_Prompt_
Rewrite all the entries below as one numbered list, leaving out the blank lines.

## start Provided entries

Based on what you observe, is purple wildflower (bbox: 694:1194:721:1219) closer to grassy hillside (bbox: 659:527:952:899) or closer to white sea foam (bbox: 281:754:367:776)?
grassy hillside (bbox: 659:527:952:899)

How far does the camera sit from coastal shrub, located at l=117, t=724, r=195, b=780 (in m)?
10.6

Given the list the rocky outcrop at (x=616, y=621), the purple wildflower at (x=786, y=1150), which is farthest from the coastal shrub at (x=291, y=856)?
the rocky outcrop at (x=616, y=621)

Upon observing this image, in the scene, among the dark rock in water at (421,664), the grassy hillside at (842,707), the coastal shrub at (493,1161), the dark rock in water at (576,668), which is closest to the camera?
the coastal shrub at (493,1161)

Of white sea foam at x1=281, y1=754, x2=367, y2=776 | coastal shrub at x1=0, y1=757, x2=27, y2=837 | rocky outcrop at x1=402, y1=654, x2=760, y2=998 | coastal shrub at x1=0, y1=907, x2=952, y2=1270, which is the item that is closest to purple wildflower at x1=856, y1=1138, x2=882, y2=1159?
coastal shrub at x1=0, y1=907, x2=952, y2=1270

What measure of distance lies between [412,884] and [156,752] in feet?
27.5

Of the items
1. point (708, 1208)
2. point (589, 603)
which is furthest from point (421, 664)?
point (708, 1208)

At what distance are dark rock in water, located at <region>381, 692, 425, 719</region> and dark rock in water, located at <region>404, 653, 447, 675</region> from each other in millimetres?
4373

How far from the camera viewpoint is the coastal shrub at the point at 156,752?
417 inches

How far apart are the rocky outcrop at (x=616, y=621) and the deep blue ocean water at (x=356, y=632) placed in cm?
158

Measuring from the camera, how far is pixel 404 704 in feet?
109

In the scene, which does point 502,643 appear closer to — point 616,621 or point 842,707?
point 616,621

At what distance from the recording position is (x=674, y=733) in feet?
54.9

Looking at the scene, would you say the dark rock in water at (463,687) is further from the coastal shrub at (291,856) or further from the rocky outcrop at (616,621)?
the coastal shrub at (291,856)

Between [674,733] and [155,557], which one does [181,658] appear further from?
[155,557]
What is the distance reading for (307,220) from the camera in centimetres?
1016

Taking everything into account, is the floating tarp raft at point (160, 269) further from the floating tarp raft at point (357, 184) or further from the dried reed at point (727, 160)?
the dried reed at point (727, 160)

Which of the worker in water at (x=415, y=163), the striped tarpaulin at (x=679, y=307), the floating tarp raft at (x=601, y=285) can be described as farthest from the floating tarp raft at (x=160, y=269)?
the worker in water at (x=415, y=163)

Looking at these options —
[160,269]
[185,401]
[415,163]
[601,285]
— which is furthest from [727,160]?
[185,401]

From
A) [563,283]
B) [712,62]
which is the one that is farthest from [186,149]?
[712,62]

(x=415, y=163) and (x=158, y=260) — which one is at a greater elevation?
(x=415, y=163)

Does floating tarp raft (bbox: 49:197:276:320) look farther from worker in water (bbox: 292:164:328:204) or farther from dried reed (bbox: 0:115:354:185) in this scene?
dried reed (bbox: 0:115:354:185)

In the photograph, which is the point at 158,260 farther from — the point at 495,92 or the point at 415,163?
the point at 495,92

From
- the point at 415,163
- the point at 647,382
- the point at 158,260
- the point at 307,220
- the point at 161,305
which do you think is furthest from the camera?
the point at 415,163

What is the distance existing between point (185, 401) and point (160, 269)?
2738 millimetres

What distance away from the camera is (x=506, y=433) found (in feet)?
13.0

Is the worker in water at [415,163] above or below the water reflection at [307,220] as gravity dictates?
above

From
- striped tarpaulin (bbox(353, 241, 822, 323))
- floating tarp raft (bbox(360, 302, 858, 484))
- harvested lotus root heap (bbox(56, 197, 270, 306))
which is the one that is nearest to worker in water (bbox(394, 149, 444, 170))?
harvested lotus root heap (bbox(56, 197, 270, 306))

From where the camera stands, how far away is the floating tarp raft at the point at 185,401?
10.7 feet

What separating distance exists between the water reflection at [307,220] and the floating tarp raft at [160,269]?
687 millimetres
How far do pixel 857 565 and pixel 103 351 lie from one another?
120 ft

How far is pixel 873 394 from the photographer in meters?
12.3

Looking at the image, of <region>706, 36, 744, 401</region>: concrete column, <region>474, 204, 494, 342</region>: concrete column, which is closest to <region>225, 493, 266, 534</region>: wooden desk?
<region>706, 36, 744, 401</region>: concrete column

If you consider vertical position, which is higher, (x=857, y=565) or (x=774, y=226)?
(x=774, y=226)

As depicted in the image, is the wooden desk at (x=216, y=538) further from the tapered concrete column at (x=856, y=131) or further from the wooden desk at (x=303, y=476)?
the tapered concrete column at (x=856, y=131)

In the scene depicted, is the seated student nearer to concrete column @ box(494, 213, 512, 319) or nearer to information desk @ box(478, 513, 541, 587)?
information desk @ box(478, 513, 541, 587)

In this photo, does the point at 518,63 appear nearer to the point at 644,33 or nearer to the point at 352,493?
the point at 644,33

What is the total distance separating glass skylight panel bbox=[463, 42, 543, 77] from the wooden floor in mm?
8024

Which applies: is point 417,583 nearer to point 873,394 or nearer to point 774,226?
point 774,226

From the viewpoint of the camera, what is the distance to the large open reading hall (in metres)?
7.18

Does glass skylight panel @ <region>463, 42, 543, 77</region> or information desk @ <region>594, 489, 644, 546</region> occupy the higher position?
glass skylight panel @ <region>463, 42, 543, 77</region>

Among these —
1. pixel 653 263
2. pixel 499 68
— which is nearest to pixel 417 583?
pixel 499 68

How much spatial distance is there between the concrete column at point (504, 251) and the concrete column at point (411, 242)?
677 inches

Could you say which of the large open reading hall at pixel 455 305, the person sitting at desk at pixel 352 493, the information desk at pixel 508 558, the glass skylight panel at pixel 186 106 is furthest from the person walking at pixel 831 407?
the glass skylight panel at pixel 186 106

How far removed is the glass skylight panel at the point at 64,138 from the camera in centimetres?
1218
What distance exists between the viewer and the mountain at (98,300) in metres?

## end Provided entries

_Solution to the exercise_
1. Based on what you observe, is purple wildflower (bbox: 694:1194:721:1219) closer to grassy hillside (bbox: 659:527:952:899) or closer to white sea foam (bbox: 281:754:367:776)?
2. grassy hillside (bbox: 659:527:952:899)
3. How far does the camera sit from coastal shrub, located at l=117, t=724, r=195, b=780 (in m)?
4. 10.6
5. Given the list the rocky outcrop at (x=616, y=621), the purple wildflower at (x=786, y=1150), which is farthest from the coastal shrub at (x=291, y=856)?
6. the rocky outcrop at (x=616, y=621)
7. Upon observing this image, in the scene, among the dark rock in water at (421,664), the grassy hillside at (842,707), the coastal shrub at (493,1161), the dark rock in water at (576,668), which is closest to the camera?
8. the coastal shrub at (493,1161)
9. Of white sea foam at x1=281, y1=754, x2=367, y2=776 | coastal shrub at x1=0, y1=757, x2=27, y2=837 | rocky outcrop at x1=402, y1=654, x2=760, y2=998 | coastal shrub at x1=0, y1=907, x2=952, y2=1270, which is the item that is closest to purple wildflower at x1=856, y1=1138, x2=882, y2=1159?
10. coastal shrub at x1=0, y1=907, x2=952, y2=1270
11. What measure of distance lies between [412,884] and [156,752] in feet?
12. 27.5
13. Of the items
14. 1. point (708, 1208)
15. 2. point (589, 603)
16. which is furthest from point (421, 664)?
17. point (708, 1208)
18. At what distance are dark rock in water, located at <region>381, 692, 425, 719</region> and dark rock in water, located at <region>404, 653, 447, 675</region> from each other in millimetres?
19. 4373
20. How far from the camera viewpoint is the coastal shrub at the point at 156,752?
21. 417 inches
22. How far apart are the rocky outcrop at (x=616, y=621) and the deep blue ocean water at (x=356, y=632) placed in cm?
23. 158
24. Measuring from the camera, how far is pixel 404 704 in feet?
25. 109
26. In the scene, which does point 502,643 appear closer to — point 616,621 or point 842,707?
27. point 616,621
28. At what distance from the recording position is (x=674, y=733) in feet?
29. 54.9
30. Looking at the scene, would you say the dark rock in water at (463,687) is further from the coastal shrub at (291,856) or further from the rocky outcrop at (616,621)?
31. the coastal shrub at (291,856)
32. Between [674,733] and [155,557], which one does [181,658] appear further from?
33. [155,557]
34. What is the distance reading for (307,220) from the camera in centimetres?
35. 1016
36. Taking everything into account, is the floating tarp raft at point (160, 269) further from the floating tarp raft at point (357, 184) or further from the dried reed at point (727, 160)?
37. the dried reed at point (727, 160)
38. Which of the worker in water at (x=415, y=163), the striped tarpaulin at (x=679, y=307), the floating tarp raft at (x=601, y=285) can be described as farthest from the floating tarp raft at (x=160, y=269)?
39. the worker in water at (x=415, y=163)
40. Looking at these options —
41. [160,269]
42. [185,401]
43. [415,163]
44. [601,285]
45. — which is furthest from [727,160]?
46. [185,401]
47. From
48. A) [563,283]
49. B) [712,62]
50. which is the one that is farthest from [186,149]?
51. [712,62]
52. (x=415, y=163) and (x=158, y=260) — which one is at a greater elevation?
53. (x=415, y=163)
54. Does floating tarp raft (bbox: 49:197:276:320) look farther from worker in water (bbox: 292:164:328:204) or farther from dried reed (bbox: 0:115:354:185) in this scene?
55. dried reed (bbox: 0:115:354:185)
56. In the photograph, which is the point at 158,260 farther from — the point at 495,92 or the point at 415,163?
57. the point at 495,92
58. From
59. - the point at 415,163
60. - the point at 647,382
61. - the point at 158,260
62. - the point at 307,220
63. - the point at 161,305
64. which do you think is furthest from the camera?
65. the point at 415,163
66. What is the distance existing between point (185, 401) and point (160, 269)?
67. 2738 millimetres
68. What distance away from the camera is (x=506, y=433) found (in feet)?
69. 13.0
70. Is the worker in water at [415,163] above or below the water reflection at [307,220] as gravity dictates?
71. above
72. From
73. - striped tarpaulin (bbox(353, 241, 822, 323))
74. - floating tarp raft (bbox(360, 302, 858, 484))
75. - harvested lotus root heap (bbox(56, 197, 270, 306))
76. which is the one that is nearest to worker in water (bbox(394, 149, 444, 170))?
77. harvested lotus root heap (bbox(56, 197, 270, 306))
78. From where the camera stands, how far away is the floating tarp raft at the point at 185,401?
79. 10.7 feet
80. What separating distance exists between the water reflection at [307,220] and the floating tarp raft at [160,269]?
81. 687 millimetres
82. How far do pixel 857 565 and pixel 103 351 lie from one another?
83. 120 ft
84. How far is pixel 873 394 from the photographer in meters?
85. 12.3
86. Looking at the image, of <region>706, 36, 744, 401</region>: concrete column, <region>474, 204, 494, 342</region>: concrete column, which is closest to <region>225, 493, 266, 534</region>: wooden desk?
87. <region>706, 36, 744, 401</region>: concrete column
88. If you consider vertical position, which is higher, (x=857, y=565) or (x=774, y=226)?
89. (x=774, y=226)
90. As depicted in the image, is the wooden desk at (x=216, y=538) further from the tapered concrete column at (x=856, y=131) or further from the wooden desk at (x=303, y=476)?
91. the tapered concrete column at (x=856, y=131)
92. In the scene depicted, is the seated student nearer to concrete column @ box(494, 213, 512, 319) or nearer to information desk @ box(478, 513, 541, 587)?
93. information desk @ box(478, 513, 541, 587)
94. In this photo, does the point at 518,63 appear nearer to the point at 644,33 or nearer to the point at 352,493?
95. the point at 644,33
96. What is the total distance separating glass skylight panel bbox=[463, 42, 543, 77] from the wooden floor in mm?
97. 8024
98. Which applies: is point 417,583 nearer to point 873,394 or nearer to point 774,226?
99. point 774,226
100. From the viewpoint of the camera, what is the distance to the large open reading hall (in metres)?
101. 7.18
102. Does glass skylight panel @ <region>463, 42, 543, 77</region> or information desk @ <region>594, 489, 644, 546</region> occupy the higher position?
103. glass skylight panel @ <region>463, 42, 543, 77</region>
104. Among these —
105. 1. pixel 653 263
106. 2. pixel 499 68
107. — which is nearest to pixel 417 583?
108. pixel 499 68
109. How much spatial distance is there between the concrete column at point (504, 251) and the concrete column at point (411, 242)?
110. 677 inches
111. Could you say which of the large open reading hall at pixel 455 305, the person sitting at desk at pixel 352 493, the information desk at pixel 508 558, the glass skylight panel at pixel 186 106 is furthest from the person walking at pixel 831 407?
112. the glass skylight panel at pixel 186 106
113. How far removed is the glass skylight panel at the point at 64,138 from the camera in centimetres?
114. 1218
115. What distance exists between the viewer and the mountain at (98,300) in metres?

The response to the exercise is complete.